NameError: name 'rescaled_x' is not defined

These are not as easy to interpret, as all else being equal each coefficient adds not to the output value of the linear regression (e.g. minutes spent per day) but to the input of the logistic function. We can say qualitative things based on the positive or negative impact, but otherwise we are looking for the logistic output to tell us the likelihoods.

In [10]:
# Goodness of Fit
# we can use the test data we held back from the model. We can assume that we predict a paid account whenever the 
# probability exceeds 0.5

true_positives = false_positives = true_negatives = false_negatives = 0 # never seen this instantiation methode before. I like it.

for x_i, y_i in zip(x_test, y_test):
    predict = logistic(dot(beta_hat, x_i))
    
    if y_i == 1 and predict >= 0.5:
        true_positives += 1
        
    elif y_i == 1:
        false_negatives += 1
        
    elif predict >= 0.5:
        false_positives += 1
    else:
        true_negatives += 1
        
    # this is so elegant. My intuition tells me there are lots of ways to increment the predictions but damn this is a goodun
    

precision = true_positives / (true_positives + false_positives)
recall = true_positives / (true_positives + false_negatives)

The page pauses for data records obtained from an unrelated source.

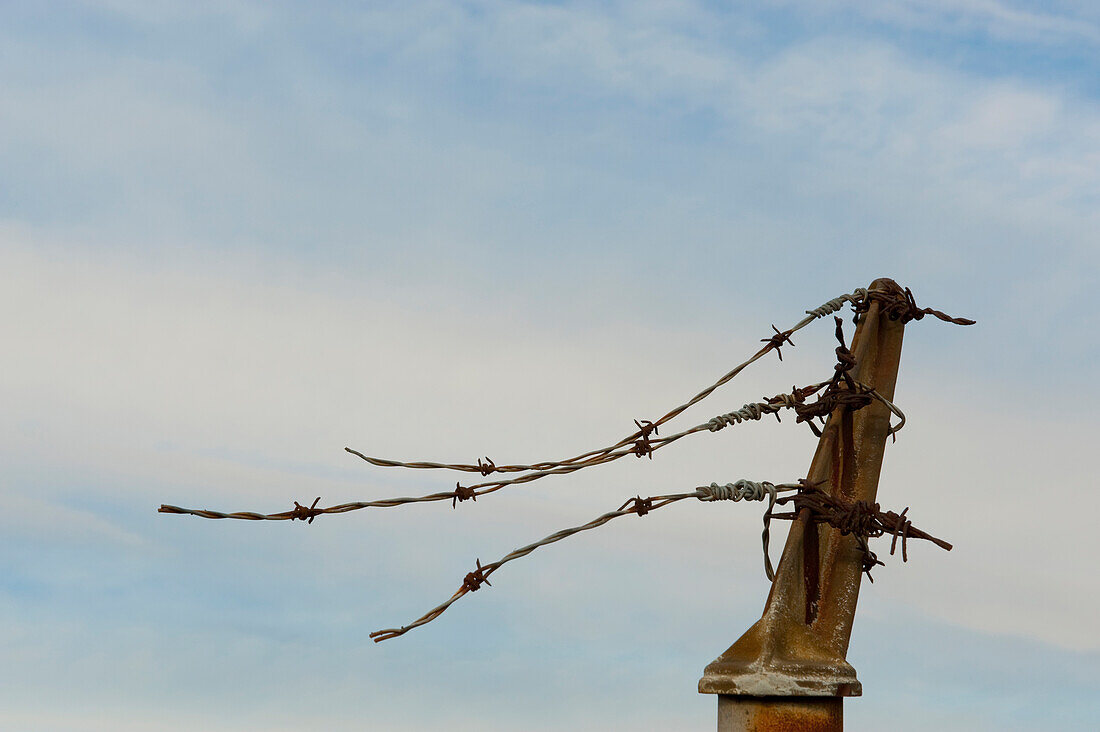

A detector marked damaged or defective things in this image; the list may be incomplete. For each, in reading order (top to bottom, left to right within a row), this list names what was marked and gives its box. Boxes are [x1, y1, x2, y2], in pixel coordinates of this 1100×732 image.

rusty barbed wire strand [369, 477, 800, 638]
rust stain on post [699, 278, 906, 708]
rusty metal post [699, 277, 906, 726]
peeling paint on post [699, 277, 906, 726]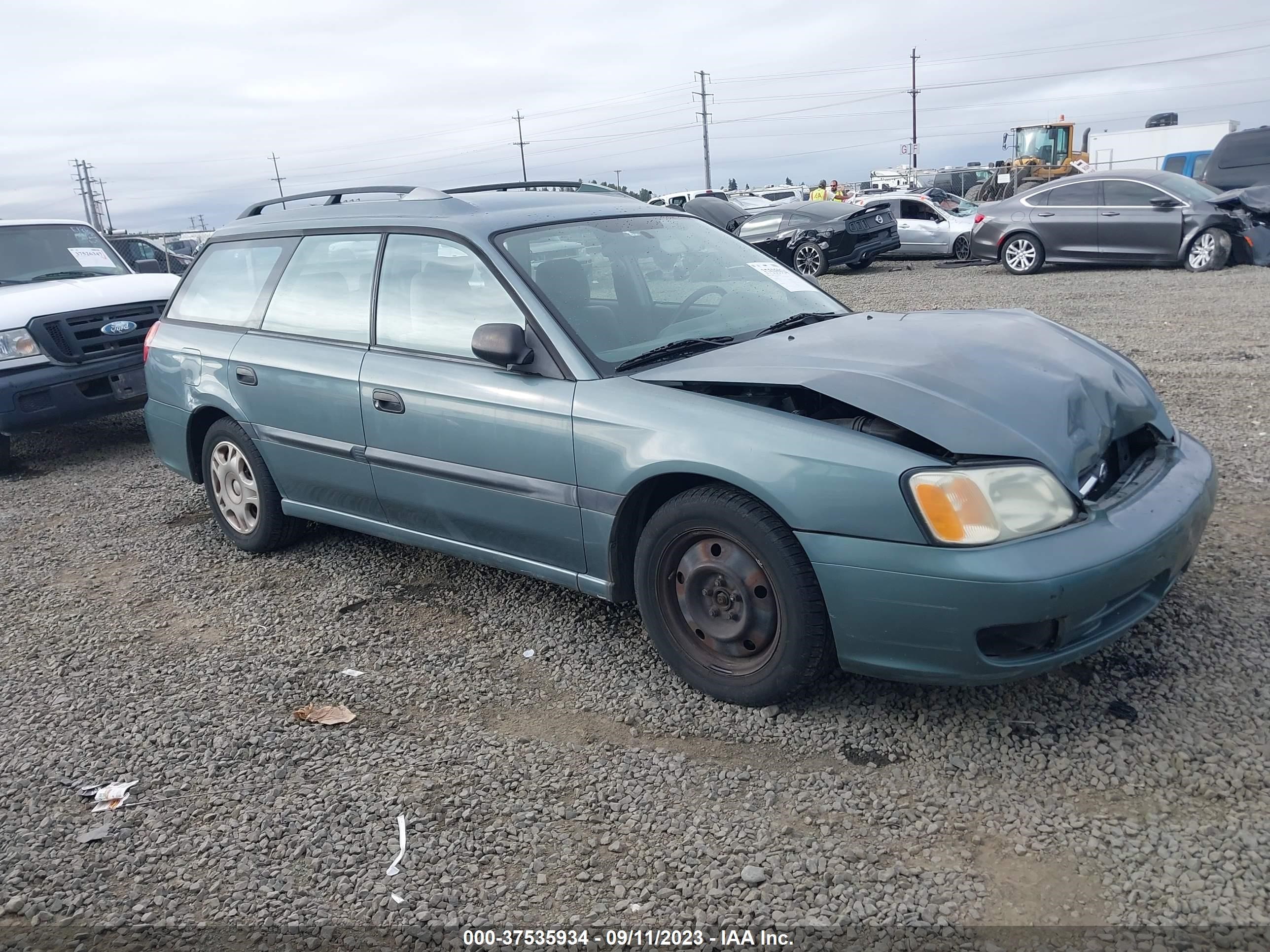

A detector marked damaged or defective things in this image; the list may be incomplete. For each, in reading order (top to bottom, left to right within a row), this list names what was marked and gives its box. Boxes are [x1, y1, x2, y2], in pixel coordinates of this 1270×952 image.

black damaged car [726, 202, 904, 275]
damaged silver car [144, 184, 1214, 711]
damaged front hood [635, 309, 1168, 492]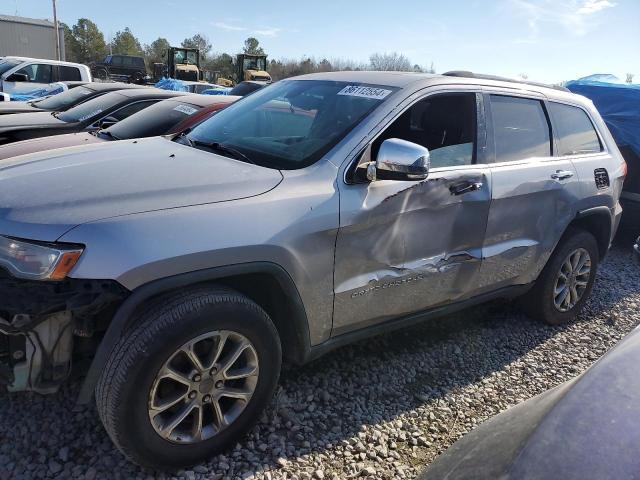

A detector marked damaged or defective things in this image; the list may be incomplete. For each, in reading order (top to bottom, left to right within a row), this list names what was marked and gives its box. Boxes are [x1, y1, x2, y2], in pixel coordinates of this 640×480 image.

damaged passenger door [332, 92, 492, 336]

NameError: name 'x_test' is not defined

## Support Vector Machines

Support vector machines find the hyperplane which maximizes the distance to the nearest point in each class. Said more simply, it separates our data most efficiently into the binary categorization that we care about. Data might not be able to be perfectly separated by a single plane, but if we move the data to higher dimensional space it might be. See the book for pretty pictures of this.  

## This concludes Chapter 16

Further exploration in scikit-learn, which has modules for linear regression and support vector machines, and libsvm, which is the support vector machine scikit-learn is using under the hood. See it's documentation for more info.